使用していたのは、私が過去にとってきたモンスターの肉でした。
「おかえり、シナ」
マサネは、笑顔で私を迎えてくれました。
私もつられて、微笑みます。
「ただいま」
マサネが作ってくれたものは猪の肉の生姜焼きでした。きっと美味しいだろうという予想で、私の胃袋が悲鳴を上げます。マサネは、くすくすと笑っていました。
私と同居してから、マサネの笑顔が増えたような気がします。
元々、よく笑う子だったのかもしれません。
思えば、私と話していた彼はいつも緊張を強いるような場面ばかりでした。安らぎを得るとマサネは、明るく朗らかです。
「夕飯作ったから、手を洗ってこいよ」
マサネに言われて、私はいそいそと手を洗って食卓の準備を整えます。マサネが作ってくれた生姜焼きは前にして、私は「いただきます」と手を合わせます。
甘辛いタレが絶品でした。私は幸せな気持ちで、生姜焼きを頬ばります。
「そういえば、明日から仲間と一緒に別のところに潜ることにしました」
「仲間?」
マサネは私の言葉をいぶかしみます。
まるで、私に仲間がいるだなんて信じられないとでも言いたげです。
「仲間って言っても、今日知り合った人たちですよ」
私は、リヒトたちのことを話しました。
マサネは楽しそうにリヒトたちのことを聞いていましたが、潜る場所を変えるという話題には納得できない顔をしていました。
「同じところには、獲物がいなくなっちゃったのか」
「はい。そうです」
私は、地図を広げました。若い頃からずっと使っている、ダンジョンの地図です。私が潜っている南側のダンジョンの書き込みは多いですが、北側のほうにはほとんど書き込みがありませんでした。私が、ほとんど潜ったことがないせいです。
「私は南側によく潜っていましたから、書き込みが多いんです。ですが、最近南側に人が多くなったせいなのか狩れる獲物が減っていましたから」
このまま南側だけを狩場とするのは難しいことマサネに説明しました。それと同時に、新しい場所に行くために仲間がいるとも説明しました。仲間がいれば、新しい場所の調査もやり易いのです。
「明日は北側に行くんだ……」
マサネは、心配そうに私を見ていました。
「大丈夫ですよ。私もそれなりに経験者ですし、仲間もいますし」
父親を亡くしたばかりのマサネは、少し他人の不在に敏感になっているような気がしました。

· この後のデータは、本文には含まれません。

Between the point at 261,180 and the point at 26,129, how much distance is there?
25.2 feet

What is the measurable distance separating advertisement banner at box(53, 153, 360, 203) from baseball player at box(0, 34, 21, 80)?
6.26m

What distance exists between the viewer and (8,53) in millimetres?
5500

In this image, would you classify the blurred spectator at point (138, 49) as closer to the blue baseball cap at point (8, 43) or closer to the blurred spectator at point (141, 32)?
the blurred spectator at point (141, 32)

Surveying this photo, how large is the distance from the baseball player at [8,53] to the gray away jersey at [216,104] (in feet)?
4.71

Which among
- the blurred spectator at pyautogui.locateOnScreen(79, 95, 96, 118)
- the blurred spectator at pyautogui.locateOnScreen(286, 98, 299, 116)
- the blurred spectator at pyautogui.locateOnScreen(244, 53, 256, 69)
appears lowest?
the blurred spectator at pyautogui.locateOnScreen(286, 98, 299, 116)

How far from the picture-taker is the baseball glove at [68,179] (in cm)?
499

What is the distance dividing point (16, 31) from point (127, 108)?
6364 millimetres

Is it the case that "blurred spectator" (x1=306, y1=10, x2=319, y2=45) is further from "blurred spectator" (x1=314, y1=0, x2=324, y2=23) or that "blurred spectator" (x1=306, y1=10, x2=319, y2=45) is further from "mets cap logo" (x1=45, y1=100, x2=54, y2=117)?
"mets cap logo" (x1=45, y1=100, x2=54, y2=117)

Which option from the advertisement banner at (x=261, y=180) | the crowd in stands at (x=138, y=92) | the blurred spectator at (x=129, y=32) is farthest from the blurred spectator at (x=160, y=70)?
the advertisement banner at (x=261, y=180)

「……拷問器具を見せた時には、こんなんではなかったんですけどね」
もっと怯えられていたし、ここまでの信頼もなかったような気がしました。
「そりゃ、ほぼ初対面で拷問器具だぞ」
今は亡き、拷問器具部屋。
今では、その部屋はマサネの部屋になってしまっています。端っこの方に、ちょっとした器具は残しておいてもらえましたけど。
「前から思ってたけど、お前って加虐趣味とかもってないよな?どうして、あんなに拷問器具を持ってるだよ」
マサネの質問に、私は一瞬戸惑いました。
「その……集めたくなりませんか?」
私の言葉に、マサネは大声で叫びました。
「ならない!」
その声に、私はちょっとばかり驚いてしまいました。